___ TEXTABSCHNITT
Der Prozess. 1957 wird Stella Goldschlag (Paula Beer) in Berlin zu zehn Jahren Haft verurteilt, die sie allerdings nicht antreten muss. 
Der Prozess. 1957 wird Stella Goldschlag (Paula Beer) in Berlin zu zehn Jahren Haft verurteilt, die sie allerdings nicht antreten muss. 

© Majestic/Christian Schulz

Nicht psychologisieren, sondern nachspüren, wie aus Stella die „Greiferin“ werden konnte, das ist die durchaus angreifbare, aber erzählerisch überzeugend ausgeführte Haltung des Dramas mit dem universellen Subtext: Was hättest du getan? Hunger, Schmerzen, Angst, Ekel, Lebensgier – ständig ist Druck auf dem Kessel. Die einstige Starpower, der Furor, den Paula Beers Stella auszeichnet, die in aller Unbedingtheit durchkommen will, verwandelt sich zur zerstörerischen Waffe der Gestapo-Handlangerin. Sicher ist Stellas Leben erst in der Illegalität, dann als Spitzel, zugespitzt inszeniert, aber es funktioniert als taugliches Mittel, um nachfolgenden Generationen diese Not begreiflich zu machen.

Dass der NS-Terror gegen Juden auch ein sexistischer Terror gegen Jüdinnen war, was in NS-Dramen selten bis nie thematisiert wird, inszeniert Riedhoff ungeschönt deutlich. Kaum ein Mann, der Druck auf Stella ausübt, der nichts von der jungen Frau will. Ständig wird sie taxiert, drangsaliert und sexuell genötigt. Sicher lässt sich auch ein Teil der Verachtung, die Goldschlag in der Nachkriegszeit nach dem Bekanntwerden ihrer Verbrechen entgegenschlug, als sexistische Abstrafung interpretieren. „Stella“ zeigt die spätere Antisemitin Goldschlag, die von 1943 bis 1945 für den Tod hunderter, womöglich tausender Menschen verantwortlich war, als Menschen. Was könnte beunruhigender sein?
______
___ GEGEBENE DATEN
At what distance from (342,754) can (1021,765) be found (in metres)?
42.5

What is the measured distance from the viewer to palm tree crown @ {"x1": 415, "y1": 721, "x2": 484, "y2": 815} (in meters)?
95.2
______
Tippe bitte den Textabschnitt über den Film „Stella“ vollständig und unverändert ab. Die Daten stammen aus einer anderen Quelle.

_ANTWORT_.
Der Prozess. 1957 wird Stella Goldschlag (Paula Beer) in Berlin zu zehn Jahren Haft verurteilt, die sie allerdings nicht antreten muss. 
Der Prozess. 1957 wird Stella Goldschlag (Paula Beer) in Berlin zu zehn Jahren Haft verurteilt, die sie allerdings nicht antreten muss. 

© Majestic/Christian Schulz

Nicht psychologisieren, sondern nachspüren, wie aus Stella die „Greiferin“ werden konnte, das ist die durchaus angreifbare, aber erzählerisch überzeugend ausgeführte Haltung des Dramas mit dem universellen Subtext: Was hättest du getan? Hunger, Schmerzen, Angst, Ekel, Lebensgier – ständig ist Druck auf dem Kessel. Die einstige Starpower, der Furor, den Paula Beers Stella auszeichnet, die in aller Unbedingtheit durchkommen will, verwandelt sich zur zerstörerischen Waffe der Gestapo-Handlangerin. Sicher ist Stellas Leben erst in der Illegalität, dann als Spitzel, zugespitzt inszeniert, aber es funktioniert als taugliches Mittel, um nachfolgenden Generationen diese Not begreiflich zu machen.

Dass der NS-Terror gegen Juden auch ein sexistischer Terror gegen Jüdinnen war, was in NS-Dramen selten bis nie thematisiert wird, inszeniert Riedhoff ungeschönt deutlich. Kaum ein Mann, der Druck auf Stella ausübt, der nichts von der jungen Frau will. Ständig wird sie taxiert, drangsaliert und sexuell genötigt. Sicher lässt sich auch ein Teil der Verachtung, die Goldschlag in der Nachkriegszeit nach dem Bekanntwerden ihrer Verbrechen entgegenschlug, als sexistische Abstrafung interpretieren. „Stella“ zeigt die spätere Antisemitin Goldschlag, die von 1943 bis 1945 für den Tod hunderter, womöglich tausender Menschen verantwortlich war, als Menschen. Was könnte beunruhigender sein?